From here, we have to do better on a global scale. Any success in reducing ageism requires confrontation of our own internal prejudices, since youth are the major perpetrators of age-based discrimination. The efforts we make today in reducing oppression for older individuals will directly impact our future experiences. Psychologists have found three major components essential to active engagement in fighting ageism:

  1. Social integration
    • Often, elderly individuals are unable to fully participate in society due to social hostility and lack of accessibility. Many of us have not been educated on topics relating to older people, and some even may find engaging with the elderly to feel uncomfortable. Fuller integration into society would foster respect for the aged community, as increased public presence of older individuals would promote culture of tolerance.

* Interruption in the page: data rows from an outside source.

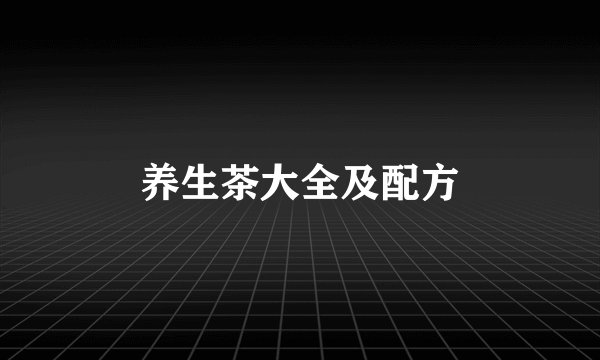 养生茶大全及配方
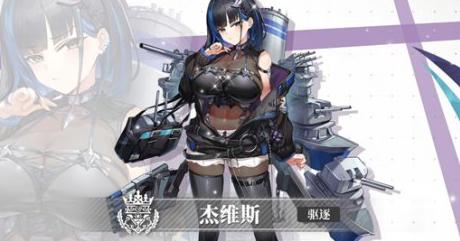 在国外玩国服游戏会卡吗教程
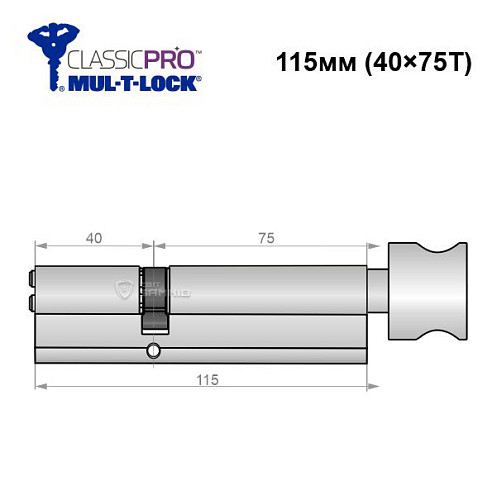 Циліндр MUL-T-LOCK MTL400/Classic Pro MOD 115T (40*75T) (модульний) нікель сатин - Фото №6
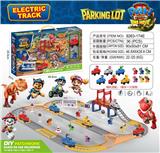 OBL10445889 - Electric rail truck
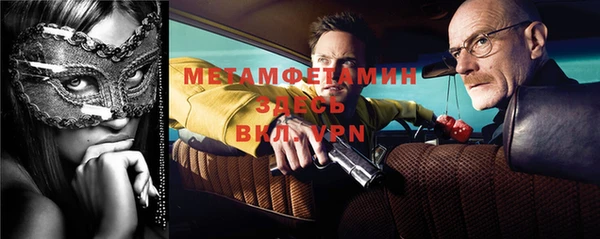 а пвп мука Армянск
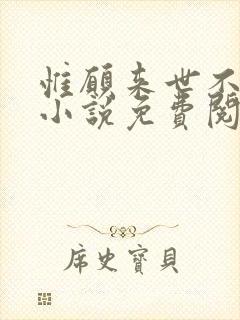 惟愿来世不相识小说免费阅读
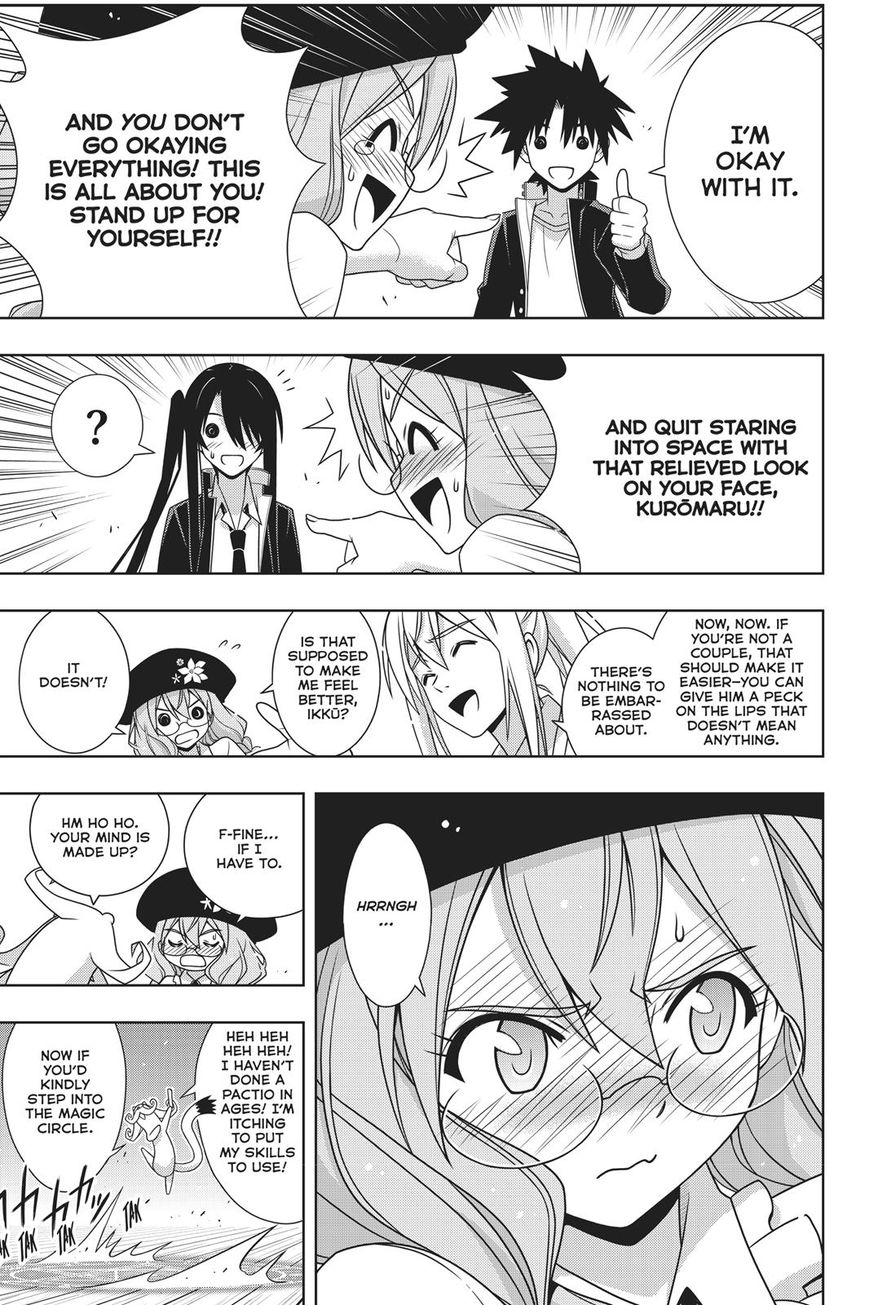 Page 13 of Chapter 151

  2. Reduce cultural shame
    • Current media culture is incredibly toxic towards older people, and portrays the elderly in a negative light far too frequently. Advertisements should attempt to portray older people with respect to their human dignity, rather than the foolish, bumbling representations that are far too common in current media.
  3. Accept aging as a fact of life
    • Ageism often stems from personal fears of death and dying. This fear is incredibly common but damaging to both society at large and to individuals who hold them– ironically, negative attitudes towards aging have been shown to decrease lifespans. To combat this, old age should be normalized and celebrated.

Clearly, ageism is not something that can be eradicated at all once. It requires active change on both an institutional and personal level, as age-based discrimination is deeply ingrained in cultural attitudes and everyday interactions. Monumental as it may seem, ageism is still an issue that we must tackle if we ourselves are to experience old age with the dignity that all humans deserve. So remember to always respect your elders, whether out of regard for human dignity, self-preservation, or both.